PE firms are increasingly looking to find creative ways to redistribute capital to their LPs. GP-led secondaries and continuation funds have emerged as a way to meet LPs’ liquidity demands, hold onto promising assets while exit routes recover, and attract new LPs.
Several new funds have been raised this year to capitalize on the opportunity, including a Glendower Capital $5.8 billion vehicle and Goldman Sachs’ $15 billion fundraise for private market secondaries strategies.
Swedish PE giant EQT is planning to conduct private stock sales for its portfolio companies in order to provide liquidity to its LPs, according to the Financial Times. The proposal would see the firm hire an investment bank to find interested parties on both the buy and sell side, with said bank then leading negotiations on valuations. The strategy appears to share similarities with continuation funds and is indicative of the intensifying hunt for liquidity on the part of PE firms.

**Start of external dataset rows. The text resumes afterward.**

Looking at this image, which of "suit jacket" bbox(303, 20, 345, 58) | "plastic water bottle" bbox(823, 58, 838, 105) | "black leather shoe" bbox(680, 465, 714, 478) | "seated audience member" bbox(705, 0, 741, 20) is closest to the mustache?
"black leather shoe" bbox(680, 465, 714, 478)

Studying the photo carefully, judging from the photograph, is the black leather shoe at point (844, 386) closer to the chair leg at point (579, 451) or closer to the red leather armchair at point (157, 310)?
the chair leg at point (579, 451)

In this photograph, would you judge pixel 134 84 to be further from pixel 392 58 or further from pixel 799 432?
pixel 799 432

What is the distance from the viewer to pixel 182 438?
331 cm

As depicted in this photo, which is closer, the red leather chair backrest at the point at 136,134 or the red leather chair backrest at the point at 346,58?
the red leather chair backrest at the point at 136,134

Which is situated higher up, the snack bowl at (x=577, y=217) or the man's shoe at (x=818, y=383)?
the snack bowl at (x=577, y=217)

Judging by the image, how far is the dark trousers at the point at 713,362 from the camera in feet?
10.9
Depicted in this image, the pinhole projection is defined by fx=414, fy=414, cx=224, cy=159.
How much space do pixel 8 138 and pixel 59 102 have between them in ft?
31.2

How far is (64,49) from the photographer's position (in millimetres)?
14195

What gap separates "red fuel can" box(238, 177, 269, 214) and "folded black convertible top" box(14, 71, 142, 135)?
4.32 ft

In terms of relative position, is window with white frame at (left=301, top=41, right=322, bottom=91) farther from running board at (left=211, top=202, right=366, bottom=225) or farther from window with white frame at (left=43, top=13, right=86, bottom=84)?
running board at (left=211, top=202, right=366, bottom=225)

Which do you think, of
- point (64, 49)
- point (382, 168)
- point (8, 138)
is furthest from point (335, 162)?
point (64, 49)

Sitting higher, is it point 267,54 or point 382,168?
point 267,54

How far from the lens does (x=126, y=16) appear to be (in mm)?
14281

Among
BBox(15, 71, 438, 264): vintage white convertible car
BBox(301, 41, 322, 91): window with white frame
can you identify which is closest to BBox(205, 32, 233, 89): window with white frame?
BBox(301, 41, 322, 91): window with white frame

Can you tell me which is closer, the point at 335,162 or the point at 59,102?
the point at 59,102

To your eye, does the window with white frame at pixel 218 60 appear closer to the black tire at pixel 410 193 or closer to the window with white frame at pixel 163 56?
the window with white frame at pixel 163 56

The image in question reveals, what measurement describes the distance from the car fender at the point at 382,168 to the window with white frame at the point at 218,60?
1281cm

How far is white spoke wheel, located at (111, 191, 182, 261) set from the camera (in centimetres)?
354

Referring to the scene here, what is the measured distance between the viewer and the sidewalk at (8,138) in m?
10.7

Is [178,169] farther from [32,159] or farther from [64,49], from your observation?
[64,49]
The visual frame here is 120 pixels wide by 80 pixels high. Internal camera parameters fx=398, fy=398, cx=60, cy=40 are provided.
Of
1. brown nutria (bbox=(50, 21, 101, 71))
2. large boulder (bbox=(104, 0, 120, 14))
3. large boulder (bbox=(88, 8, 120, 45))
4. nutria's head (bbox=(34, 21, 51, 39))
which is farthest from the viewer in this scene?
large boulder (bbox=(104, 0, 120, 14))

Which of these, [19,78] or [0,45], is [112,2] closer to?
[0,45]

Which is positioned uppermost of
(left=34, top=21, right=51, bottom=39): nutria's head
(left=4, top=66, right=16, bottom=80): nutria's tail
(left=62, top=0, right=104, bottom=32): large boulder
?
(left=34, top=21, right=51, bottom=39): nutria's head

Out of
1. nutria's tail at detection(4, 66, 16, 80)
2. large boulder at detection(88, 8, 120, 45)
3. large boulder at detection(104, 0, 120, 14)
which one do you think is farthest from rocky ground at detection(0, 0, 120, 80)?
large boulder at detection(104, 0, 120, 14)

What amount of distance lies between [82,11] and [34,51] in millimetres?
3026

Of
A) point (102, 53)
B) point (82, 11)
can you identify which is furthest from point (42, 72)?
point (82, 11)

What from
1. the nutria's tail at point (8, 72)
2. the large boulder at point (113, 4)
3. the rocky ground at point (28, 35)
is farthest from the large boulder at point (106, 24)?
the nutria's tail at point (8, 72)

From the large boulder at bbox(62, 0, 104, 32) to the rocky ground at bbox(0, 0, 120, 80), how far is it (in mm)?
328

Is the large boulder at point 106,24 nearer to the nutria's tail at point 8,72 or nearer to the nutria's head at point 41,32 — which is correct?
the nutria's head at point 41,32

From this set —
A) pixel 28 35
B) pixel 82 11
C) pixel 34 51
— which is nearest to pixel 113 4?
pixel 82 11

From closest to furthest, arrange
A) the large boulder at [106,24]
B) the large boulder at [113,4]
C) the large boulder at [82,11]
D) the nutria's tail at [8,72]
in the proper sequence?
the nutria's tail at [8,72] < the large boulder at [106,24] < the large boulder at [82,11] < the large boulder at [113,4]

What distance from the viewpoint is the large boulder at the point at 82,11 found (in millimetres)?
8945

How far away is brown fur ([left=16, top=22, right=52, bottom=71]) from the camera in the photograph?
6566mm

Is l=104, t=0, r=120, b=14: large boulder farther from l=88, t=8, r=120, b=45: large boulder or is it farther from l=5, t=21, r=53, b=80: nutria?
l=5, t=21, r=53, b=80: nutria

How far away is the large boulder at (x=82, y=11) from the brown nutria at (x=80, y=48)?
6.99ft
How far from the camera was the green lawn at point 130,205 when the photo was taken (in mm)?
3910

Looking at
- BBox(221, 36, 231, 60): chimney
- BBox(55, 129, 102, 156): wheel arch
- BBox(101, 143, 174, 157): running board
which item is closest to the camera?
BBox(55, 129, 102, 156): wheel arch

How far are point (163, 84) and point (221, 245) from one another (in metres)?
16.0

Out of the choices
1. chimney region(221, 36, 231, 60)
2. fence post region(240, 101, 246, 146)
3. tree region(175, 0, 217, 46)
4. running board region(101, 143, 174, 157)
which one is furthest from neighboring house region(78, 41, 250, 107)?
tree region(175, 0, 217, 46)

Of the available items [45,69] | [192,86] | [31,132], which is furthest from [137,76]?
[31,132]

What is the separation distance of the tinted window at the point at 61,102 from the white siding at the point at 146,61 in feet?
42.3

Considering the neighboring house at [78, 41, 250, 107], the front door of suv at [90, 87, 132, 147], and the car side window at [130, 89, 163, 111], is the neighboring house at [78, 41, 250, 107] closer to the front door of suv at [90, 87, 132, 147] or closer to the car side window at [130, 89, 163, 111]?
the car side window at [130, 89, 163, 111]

“Continuation vehicles allow a GP to put certain portfolio companies into an SPV and give their LPs the option to either take shares in the SPV or take liquidity from a secondaries fund who will buy them out,” says Jeff. “These have become popular because they allow the GP to show distributions while still holding onto a marquee asset.”
GP-led deals account for around 35% of deal flow in the first half of 2023 with about $50 billion of activity, according to PJT Park Hill’s half-year secondaries volume survey.
While some have historically viewed GP-led transactions as a way for under performing managers to extend the life of their franchise, these deals have evolved substantially and are now broadly embraced by leading GPs as a flexible means to hold on to key top-performing assets—giving them further runway and capital to generate additional value, while also directly addressing the liquidity needs of existing LPs.
After years of fruitful exit markets, it’s impressive to see the ingenuity of the private equity market as it tries to solve the issue of liquidity. The secondaries market has proved its worth in the current crunch. Its participants now need to bank on interest carrying through in the form of commitments into the next cycle once overallocation concerns have subsided.